An exchange launched last year by a group of Wall Street firms would like the Securities and Exchange Commission to allow certain stocks to be priced at half-cent increments in order to reduce transaction costs paid by investors.
Members Exchange, or MEMX, filed a proposal Monday with the SEC.
A current regulation, known as the sub-penny rule, imposes a minimum increment of one cent on thousands of equity securities priced over $1 per share, MEMX noted in its proposal. That has led to "artificially wide quotes in a number of actively traded, often low-priced, securities," MEMX stated. "Quoting in these securities is limited not by supply and demand, but rather by outdated regulatory constraints, harming public price discovery and increasing transaction costs paid by investors."

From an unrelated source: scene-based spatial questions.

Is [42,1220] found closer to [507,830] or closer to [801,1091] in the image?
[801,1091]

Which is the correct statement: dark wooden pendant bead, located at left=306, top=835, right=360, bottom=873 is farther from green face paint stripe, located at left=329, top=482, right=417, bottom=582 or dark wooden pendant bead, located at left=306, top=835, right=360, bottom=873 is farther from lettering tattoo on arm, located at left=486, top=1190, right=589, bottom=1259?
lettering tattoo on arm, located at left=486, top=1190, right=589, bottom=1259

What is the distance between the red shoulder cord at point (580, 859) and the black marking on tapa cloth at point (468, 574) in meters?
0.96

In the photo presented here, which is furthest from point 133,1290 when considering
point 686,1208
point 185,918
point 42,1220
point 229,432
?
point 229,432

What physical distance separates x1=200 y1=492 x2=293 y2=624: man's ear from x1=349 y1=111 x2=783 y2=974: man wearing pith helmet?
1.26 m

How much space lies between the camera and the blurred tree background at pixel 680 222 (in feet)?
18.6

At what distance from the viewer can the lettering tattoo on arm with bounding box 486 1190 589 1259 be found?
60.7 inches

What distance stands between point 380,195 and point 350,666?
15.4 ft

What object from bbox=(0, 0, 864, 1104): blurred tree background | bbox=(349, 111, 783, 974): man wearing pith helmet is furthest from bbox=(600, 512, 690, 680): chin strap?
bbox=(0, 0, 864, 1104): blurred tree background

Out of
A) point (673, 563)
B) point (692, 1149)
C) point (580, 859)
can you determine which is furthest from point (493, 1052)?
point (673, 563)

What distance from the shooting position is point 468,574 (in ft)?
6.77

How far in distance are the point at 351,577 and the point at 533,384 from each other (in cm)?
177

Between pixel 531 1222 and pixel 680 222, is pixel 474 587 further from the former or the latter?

The requested exemption would apply to stocks that traded with average quoted spreads of 1.1 cents or less during the prior calendar month, which includes "thousands of stocks," according to the MEMX proposal.
"Today, the Sub-Penny Rule itself imposes significant costs on investors by keeping spreads artificially wide," MEMX said in its proposal. "Allowing these securities to instead trade with a $0.005 increment would reduce transaction costs and facilitate more robust price discovery by enabling liquidity providers to post more aggressive quotations within the current penny spread seen in these" stocks.
MEMX's investors include large asset managers, retail broker-dealers, global banks and financial-services and proprietary trading firms such as BlackRock, Bank of America Merrill Lynch, Charles Schwab, Citadel Securities, E-Trade Financial, Fidelity Investments, Morgan Stanley, TD Ameritrade, UBS and Virtu Financial.